Doctor Kumpan--this was a nickname he had received while at the university--looked upon his friend's excursion in search of a nurse as if it were one of their old student escapades. He rode with him over hill and dale, never loth to make a slight detour, if, by that means, they might gain an inn, where he could gratify his hunger with a good meal, and his thirst with a drop of good wine--the more drops the better.
"So many of our customs," said Sixtus, one day, "are, at bottom, immoral. For instance, nurse-hunting."

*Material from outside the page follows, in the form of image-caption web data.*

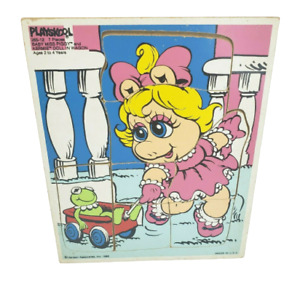 VINTAGE 1985 PLAYSKOOL BABY MISS PIGGY & KERMIE DOLL IN WAGON PUZZLE KERMIT FROG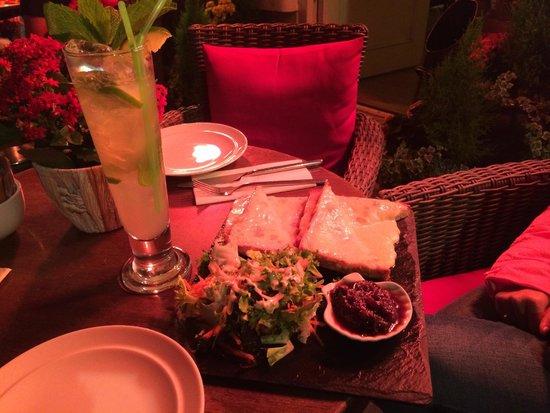 Cafe Italia: Cheese toastie and Virgin Mojito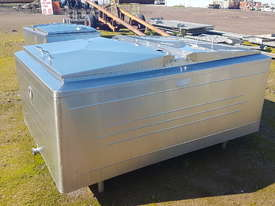 STAINLESS STEEL TANK, MILK VAT 1650 LT - picture2' - Click to enlarge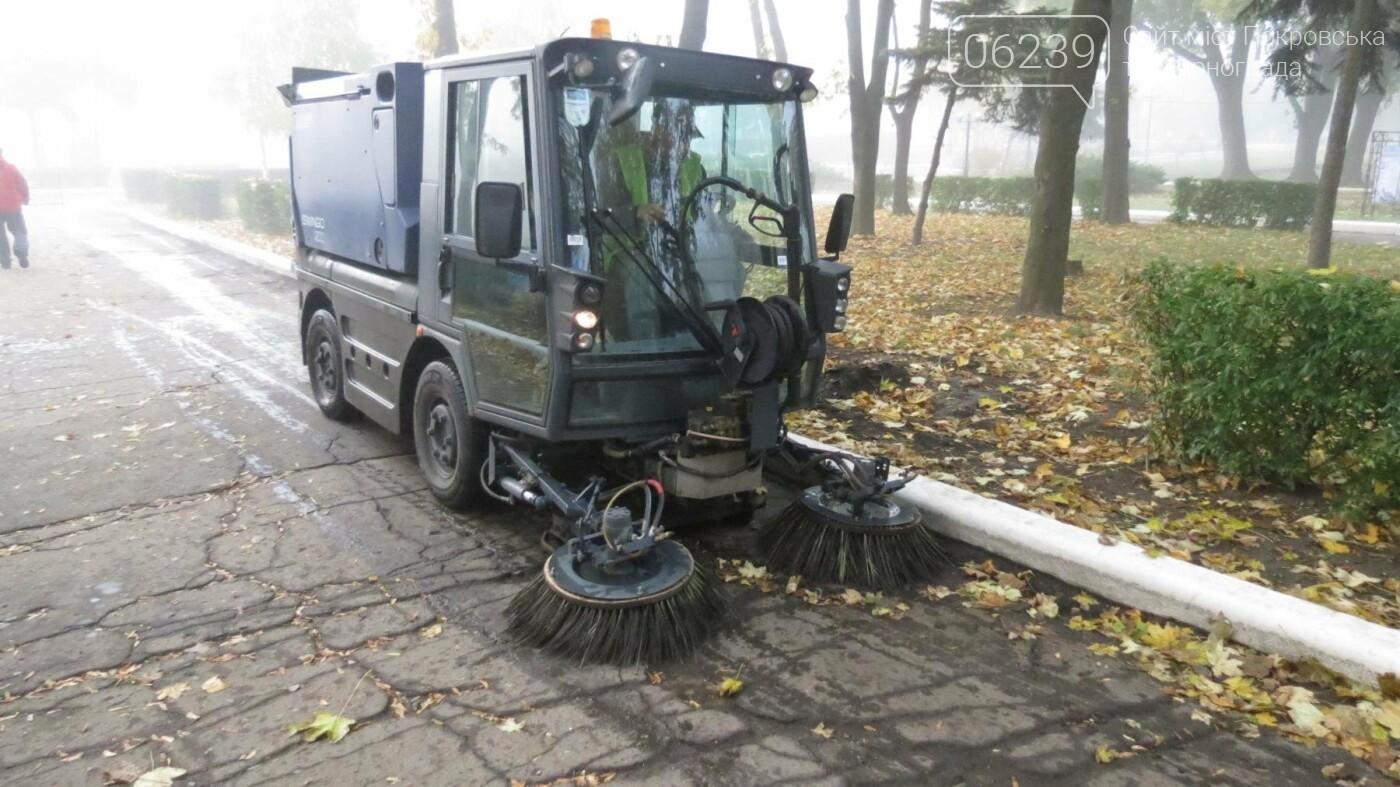 Листья в Покровске начали убирать пылесосом, фото-3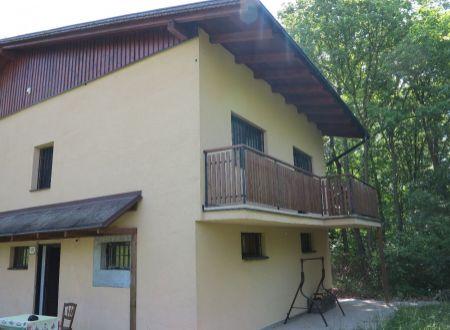 Murovaná poschodová chata na samote - Sokolovce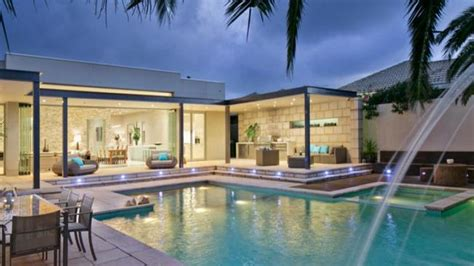 dog house adelaide former prime minister julia gillard buys 2m beachside house in her home town of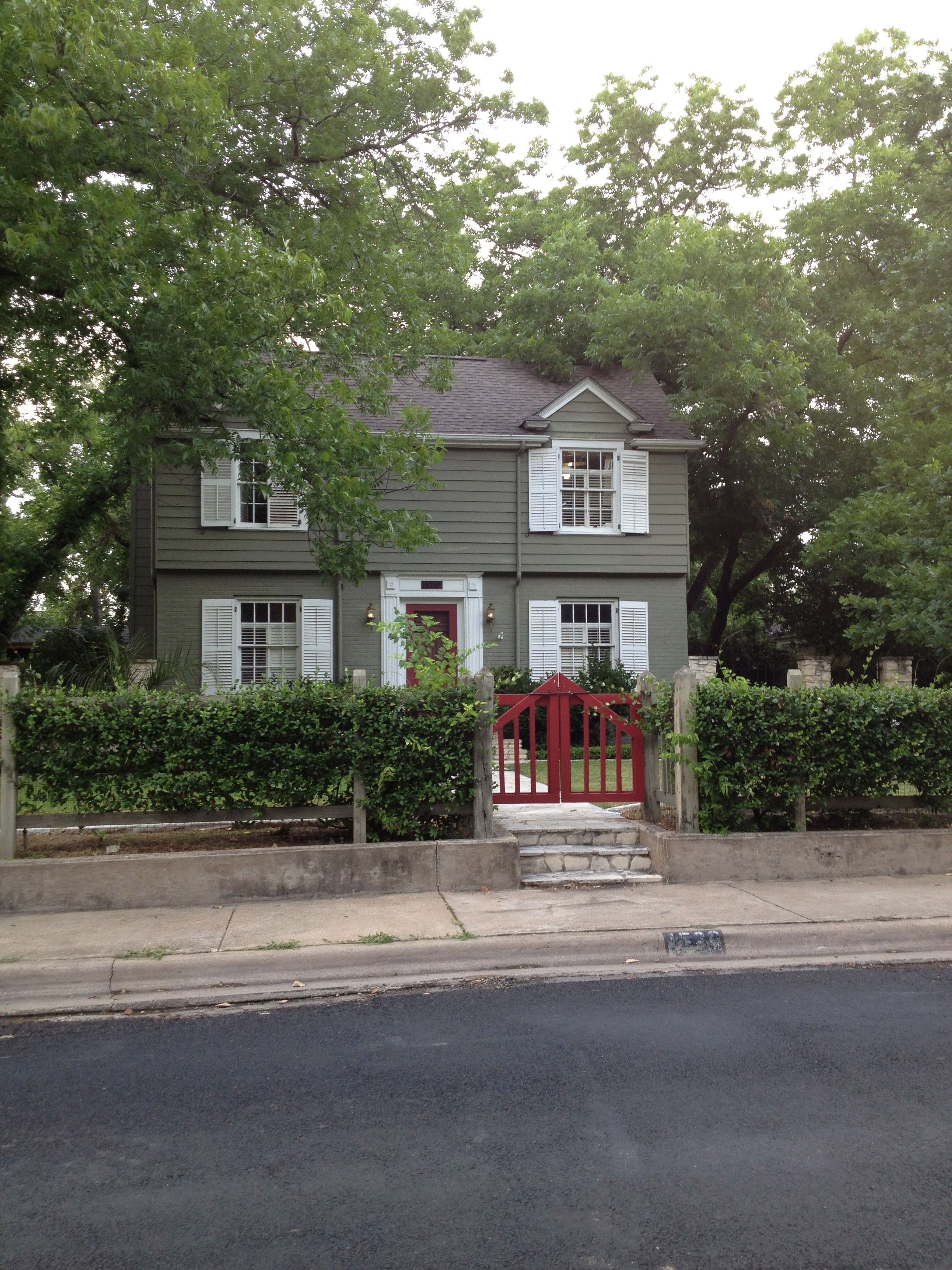 Hogwire Fence 1, front | For the Home | Pinterest | Fences, Front ...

Doctor Kumpan roared with laughter and said:
"And you too, Schniepel,"--the college nickname of Sixtus--"so you, also, are one of the new-fashioned friends of the people. You gentlemen, whose gloves are ever buttoned, treat the people far too gingerly. We, who live among them, know them far better. They're a pack of rogues and blockheads, just like their superiors; the only difference's that they're more honest about it. The only effect your care for them can have will be to make matters worse. How lucky it is that the trees in the forest grow without artificial irrigation!"
During these excursions, Doctor Kumpan gave free vent to his rough humor, and was so delighted with his wit that he could live three days on the recollection of one of his own wretched jokes.
Sixtus found himself ill at ease in the company of the village doctor, with whom it was necessary to keep on the same friendly footing as of yore; and, therefore, made an effort to hasten his departure.
He was about to take his leave--it was on the morning of the second Sunday following--when Doctor Kumpan said:
"I'm disgusted with myself for having been so stupid. I've got it! Mother nature herself, unconditioned and absolute--just as old Professor Genitivius, the son of his celebrated father, used to say, while he brought his fist down on his desk--Come along with me!"
They drove off in the direction of the lake.